What Is Business Planning?
Why Business Planning Isn't Just for Startups
Business planning takes place when the key stakeholders in a business sit down and flesh out all the goals, strategies, and actions that they envision taking to ensure the business’s survival, prosperity, and growth.
Here are some strategies for business planning and the ways it can benefit your business.
What Is Business Planning?
Business planning can play out in many different ways. Anytime upper management comes together to plan for the success of a business, it is a form of business planning. Business planning commonly involves collecting ideas in a formal business plan that outlines a summary of the business's current state, as well as the state of the broader market, along with detailed steps the business will take to improve performance in the coming period.
Business plans aren't just about money. The business plan outlines the general planning needed to start and run a successful business, and that includes profits, but it also goes beyond that. A plan should account for everything from scoping out the competition and figuring out how your new business will fit into the industry to assessing employee morale and planning for how to retain talent.
How Does Business Planning Work?
Every new business needs a business plan—a blueprint of how you will develop your new business, backed by research, that demonstrates how the business idea is viable. If your new business idea requires investment capital, you will have a better chance of obtaining debt or equity financing from financial institutions, angel investors, or venture capitalists if you have a solid business plan to back up your ideas.
Businesses should prepare a business plan, even if they don't need to attract investors or secure loans.
Post-Startup Business Planning
The business plan isn’t a set-it-and-forget-it planning exercise. It should be a living document that is updated throughout the life cycle of your business.
Once the business has officially started, business planning will shift to setting and meeting goals and targets. Business planning is most effective when it’s done on a consistent schedule that revisits existing goals and projects throughout the year, perhaps even monthly. In addition to reviewing short-term goals throughout the year, it's also important to establish a clear vision and lay the path for your long-term success.
Daily business planning is an incredibly effective way for individuals to focus on achieving both their own goals and the goals of the organization.
The sales forecast is a key section of the business plan that needs to be constantly tracked and updated. The sales forecast is an estimate of the sales of goods and services your business is likely to achieve over the forecasted period, along with the estimated profit from those sales. The forecast should take into account trends in your industry, the general economy, and the projected needs of your primary customers.
Cash Flow Analysis
Your business may have a large, lucrative order on the books, but if it can't be invoiced until the job is completed, then you may run into cash flow problems. That scenario can get even worse if you have to hire staff, purchase inventory, and make other expenditures in the meantime to complete the project.
Performing regular cash flow projections is an important part of business planning. If managed properly, cash flow shortages can be covered by additional financing or equity investment.
Business Contingency Planning
In addition to business planning for profit and growth, your business should have a contingency plan. Contingency business planning (also known as business continuity planning or disaster planning) is the type of business planning that deals with crises and worst-case scenarios. A business contingency plan helps businesses deal with sudden emergencies, unexpected events, and new information that could disrupt your business.

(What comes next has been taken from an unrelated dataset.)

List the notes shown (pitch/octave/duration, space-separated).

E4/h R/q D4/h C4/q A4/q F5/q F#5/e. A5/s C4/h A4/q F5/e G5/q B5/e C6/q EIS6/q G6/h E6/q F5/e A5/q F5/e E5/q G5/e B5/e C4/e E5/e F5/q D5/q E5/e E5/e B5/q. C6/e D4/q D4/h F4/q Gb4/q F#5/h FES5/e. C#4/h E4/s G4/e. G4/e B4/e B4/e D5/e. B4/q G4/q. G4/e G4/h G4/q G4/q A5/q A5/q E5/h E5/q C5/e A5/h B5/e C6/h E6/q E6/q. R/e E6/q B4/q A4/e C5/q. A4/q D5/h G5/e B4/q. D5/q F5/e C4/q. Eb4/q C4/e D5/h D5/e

The goals of a contingency plan are to:
- Provide for the safety and security of yourself, your employees, and your customers in the event of a fire, flood, robbery, data breach, illness, or some other disaster
- Ensure that your business can resume operations after an emergency as quickly as possible
Business Succession Planning
If your business is a family enterprise or you have specific plans for who you want to take over in the event of your retirement or illness, then you should have a plan in place to hand over control of the business. The issues of management, ownership, and taxes can cause a great deal of discord within families unless a succession plan is in place that clearly outlines the process.
- Business planning is when key stakeholders review the state of their business and plan for how they will improve the business in the future.
- Business planning isn't a one-off event—it should be an ongoing practice of self-assessment and planning.
- Business planning isn't just about improving sales; it can also address safety during natural disasters or the transfer of power after an owner retires.